EXERCISE AIM:
Reproduce each of the following items word for word, without changing anything.

--- START OF EXERCISE INPUT ---

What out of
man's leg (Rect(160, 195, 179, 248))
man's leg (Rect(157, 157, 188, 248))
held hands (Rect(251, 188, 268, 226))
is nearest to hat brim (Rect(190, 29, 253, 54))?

--- END OF EXERCISE INPUT ---

RESULT OF THE EXERCISE:
What out of
man's leg (Rect(160, 195, 179, 248))
man's leg (Rect(157, 157, 188, 248))
held hands (Rect(251, 188, 268, 226))
is nearest to hat brim (Rect(190, 29, 253, 54))?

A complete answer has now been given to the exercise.